▶ _Problem details_
Here the job is to restate every entry word for word.

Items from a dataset

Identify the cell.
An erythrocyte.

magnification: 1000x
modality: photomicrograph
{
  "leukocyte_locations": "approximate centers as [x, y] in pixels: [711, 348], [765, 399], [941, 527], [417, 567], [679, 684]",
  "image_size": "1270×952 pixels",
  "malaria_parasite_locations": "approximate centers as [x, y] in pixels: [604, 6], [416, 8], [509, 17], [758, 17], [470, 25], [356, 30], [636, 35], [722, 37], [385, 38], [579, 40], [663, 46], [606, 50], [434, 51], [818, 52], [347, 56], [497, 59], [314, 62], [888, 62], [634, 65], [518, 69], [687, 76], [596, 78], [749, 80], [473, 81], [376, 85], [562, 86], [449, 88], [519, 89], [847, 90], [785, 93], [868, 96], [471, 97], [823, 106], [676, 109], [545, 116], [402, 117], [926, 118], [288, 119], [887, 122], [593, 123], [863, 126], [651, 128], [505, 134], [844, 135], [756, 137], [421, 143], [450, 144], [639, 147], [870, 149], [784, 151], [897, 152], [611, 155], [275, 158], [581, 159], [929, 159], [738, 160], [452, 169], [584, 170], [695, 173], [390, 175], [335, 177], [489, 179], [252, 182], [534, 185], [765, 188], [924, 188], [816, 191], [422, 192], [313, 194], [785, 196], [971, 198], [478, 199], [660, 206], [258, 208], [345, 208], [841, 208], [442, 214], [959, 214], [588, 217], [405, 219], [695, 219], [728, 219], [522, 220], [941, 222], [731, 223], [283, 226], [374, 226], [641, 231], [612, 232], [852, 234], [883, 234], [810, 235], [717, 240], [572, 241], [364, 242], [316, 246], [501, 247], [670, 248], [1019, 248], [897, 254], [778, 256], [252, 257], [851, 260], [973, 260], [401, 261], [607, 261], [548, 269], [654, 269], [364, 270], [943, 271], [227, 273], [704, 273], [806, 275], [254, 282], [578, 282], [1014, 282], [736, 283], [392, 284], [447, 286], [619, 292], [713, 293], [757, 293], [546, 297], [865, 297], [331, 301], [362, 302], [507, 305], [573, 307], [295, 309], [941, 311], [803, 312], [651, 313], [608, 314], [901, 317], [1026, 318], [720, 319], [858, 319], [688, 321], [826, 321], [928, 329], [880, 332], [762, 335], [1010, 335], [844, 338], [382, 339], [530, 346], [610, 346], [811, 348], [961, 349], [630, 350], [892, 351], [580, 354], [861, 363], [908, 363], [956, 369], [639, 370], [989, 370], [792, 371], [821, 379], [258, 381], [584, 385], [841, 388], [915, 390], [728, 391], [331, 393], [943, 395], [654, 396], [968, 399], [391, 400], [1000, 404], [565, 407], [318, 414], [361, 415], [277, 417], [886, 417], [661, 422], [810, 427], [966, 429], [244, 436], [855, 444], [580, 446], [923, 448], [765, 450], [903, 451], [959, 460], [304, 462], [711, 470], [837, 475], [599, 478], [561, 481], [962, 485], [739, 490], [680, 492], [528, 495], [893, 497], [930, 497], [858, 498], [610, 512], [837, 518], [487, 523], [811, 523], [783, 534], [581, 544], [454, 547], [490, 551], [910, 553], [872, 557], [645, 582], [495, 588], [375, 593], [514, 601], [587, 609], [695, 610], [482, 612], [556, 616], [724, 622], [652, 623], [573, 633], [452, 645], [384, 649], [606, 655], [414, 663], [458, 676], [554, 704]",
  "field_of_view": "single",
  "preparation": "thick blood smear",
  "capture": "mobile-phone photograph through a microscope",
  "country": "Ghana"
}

▶ _Answer space_
Identify the cell.
An erythrocyte.

magnification: 1000x
modality: photomicrograph
{
  "leukocyte_locations": "approximate centers as [x, y] in pixels: [711, 348], [765, 399], [941, 527], [417, 567], [679, 684]",
  "image_size": "1270×952 pixels",
  "malaria_parasite_locations": "approximate centers as [x, y] in pixels: [604, 6], [416, 8], [509, 17], [758, 17], [470, 25], [356, 30], [636, 35], [722, 37], [385, 38], [579, 40], [663, 46], [606, 50], [434, 51], [818, 52], [347, 56], [497, 59], [314, 62], [888, 62], [634, 65], [518, 69], [687, 76], [596, 78], [749, 80], [473, 81], [376, 85], [562, 86], [449, 88], [519, 89], [847, 90], [785, 93], [868, 96], [471, 97], [823, 106], [676, 109], [545, 116], [402, 117], [926, 118], [288, 119], [887, 122], [593, 123], [863, 126], [651, 128], [505, 134], [844, 135], [756, 137], [421, 143], [450, 144], [639, 147], [870, 149], [784, 151], [897, 152], [611, 155], [275, 158], [581, 159], [929, 159], [738, 160], [452, 169], [584, 170], [695, 173], [390, 175], [335, 177], [489, 179], [252, 182], [534, 185], [765, 188], [924, 188], [816, 191], [422, 192], [313, 194], [785, 196], [971, 198], [478, 199], [660, 206], [258, 208], [345, 208], [841, 208], [442, 214], [959, 214], [588, 217], [405, 219], [695, 219], [728, 219], [522, 220], [941, 222], [731, 223], [283, 226], [374, 226], [641, 231], [612, 232], [852, 234], [883, 234], [810, 235], [717, 240], [572, 241], [364, 242], [316, 246], [501, 247], [670, 248], [1019, 248], [897, 254], [778, 256], [252, 257], [851, 260], [973, 260], [401, 261], [607, 261], [548, 269], [654, 269], [364, 270], [943, 271], [227, 273], [704, 273], [806, 275], [254, 282], [578, 282], [1014, 282], [736, 283], [392, 284], [447, 286], [619, 292], [713, 293], [757, 293], [546, 297], [865, 297], [331, 301], [362, 302], [507, 305], [573, 307], [295, 309], [941, 311], [803, 312], [651, 313], [608, 314], [901, 317], [1026, 318], [720, 319], [858, 319], [688, 321], [826, 321], [928, 329], [880, 332], [762, 335], [1010, 335], [844, 338], [382, 339], [530, 346], [610, 346], [811, 348], [961, 349], [630, 350], [892, 351], [580, 354], [861, 363], [908, 363], [956, 369], [639, 370], [989, 370], [792, 371], [821, 379], [258, 381], [584, 385], [841, 388], [915, 390], [728, 391], [331, 393], [943, 395], [654, 396], [968, 399], [391, 400], [1000, 404], [565, 407], [318, 414], [361, 415], [277, 417], [886, 417], [661, 422], [810, 427], [966, 429], [244, 436], [855, 444], [580, 446], [923, 448], [765, 450], [903, 451], [959, 460], [304, 462], [711, 470], [837, 475], [599, 478], [561, 481], [962, 485], [739, 490], [680, 492], [528, 495], [893, 497], [930, 497], [858, 498], [610, 512], [837, 518], [487, 523], [811, 523], [783, 534], [581, 544], [454, 547], [490, 551], [910, 553], [872, 557], [645, 582], [495, 588], [375, 593], [514, 601], [587, 609], [695, 610], [482, 612], [556, 616], [724, 622], [652, 623], [573, 633], [452, 645], [384, 649], [606, 655], [414, 663], [458, 676], [554, 704]",
  "field_of_view": "single",
  "preparation": "thick blood smear",
  "capture": "mobile-phone photograph through a microscope",
  "country": "Ghana"
}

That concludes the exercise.